Jason Keller’s script gets credit for addressing all of this, but it does so in a flat, superficial way. The hard truth is that tackling difficult subject matter doesn’t allow for more leeway in the quality of the effort; on the contrary, even the smallest inadequacies become glaring in a context as demanding as this. Far too much of Keller’s dialogue and plot turns are painfully ham-handed and cliched (there’s a painful subplot involving a scarred boy Childers befriends), and the film lurches from one part of Childers’ life to the next, without any real insight or subtlety. The result is odd, because the portions dealing with Childers’ religious conversion seem to be aimed at fundamentalist audiences, but the rest of the movie is full of R-rated language and violence, and even some sexuality.

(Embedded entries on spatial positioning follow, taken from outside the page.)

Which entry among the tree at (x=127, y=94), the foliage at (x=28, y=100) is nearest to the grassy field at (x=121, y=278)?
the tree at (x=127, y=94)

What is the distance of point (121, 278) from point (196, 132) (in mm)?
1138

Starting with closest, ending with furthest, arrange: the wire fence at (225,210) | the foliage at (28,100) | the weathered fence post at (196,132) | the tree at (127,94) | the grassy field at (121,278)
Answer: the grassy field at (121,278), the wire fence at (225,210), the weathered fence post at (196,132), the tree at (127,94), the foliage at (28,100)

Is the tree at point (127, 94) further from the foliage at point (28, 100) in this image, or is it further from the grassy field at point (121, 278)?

The cast is not ideal. Butler is a good physical match for Childers but gives a very blunt, unenlightening performance, switching from stolidity to screaming intensity without much modulation. Monaghan has nothing to play but “the wife,” and the Africans with whom Childers comes into contact are one-dimensional. Only Michael Shannon, in the small role of Childers’ desperate childhood friend, bursts with troubled life; when he shares the screen with the other actors, he unintentionally makes them look bad.

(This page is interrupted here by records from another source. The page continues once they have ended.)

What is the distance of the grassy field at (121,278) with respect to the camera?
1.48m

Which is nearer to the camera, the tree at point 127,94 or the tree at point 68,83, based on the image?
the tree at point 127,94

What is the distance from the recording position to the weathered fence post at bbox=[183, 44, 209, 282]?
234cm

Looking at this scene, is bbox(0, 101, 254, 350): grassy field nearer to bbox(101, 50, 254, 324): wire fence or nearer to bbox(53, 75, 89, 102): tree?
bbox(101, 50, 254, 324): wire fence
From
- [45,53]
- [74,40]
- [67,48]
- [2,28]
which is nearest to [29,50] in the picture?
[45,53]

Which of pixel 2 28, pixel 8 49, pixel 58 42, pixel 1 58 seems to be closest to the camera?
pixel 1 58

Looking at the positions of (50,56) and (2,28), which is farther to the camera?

Marc Forster, the film’s director, remains a frustratingly uneven filmmaker. Forster did very strong work on Monster’s Ball, and seemed surprisingly comfortable with Stranger Than Fiction, but his excursions into genre like Stay and the Bond movie Quantum of Solace have been disastrous. Machine Gun Preacher most resembles his The Kite Runner, a dogged and worthy but unsatisfying adaptation of the novel. Forster isn’t able to make the stateside scenes emotionally convincing, and even his African action sequences feel routine.
Disparaging a movie as well-meant and serious as Machine Gun Preacher doesn’t make one feel good; it’s a film that tries to do justice to an extraordinary life, but just doesn’t have the goods. A noble failure, unfortunately, is a failure nonetheless.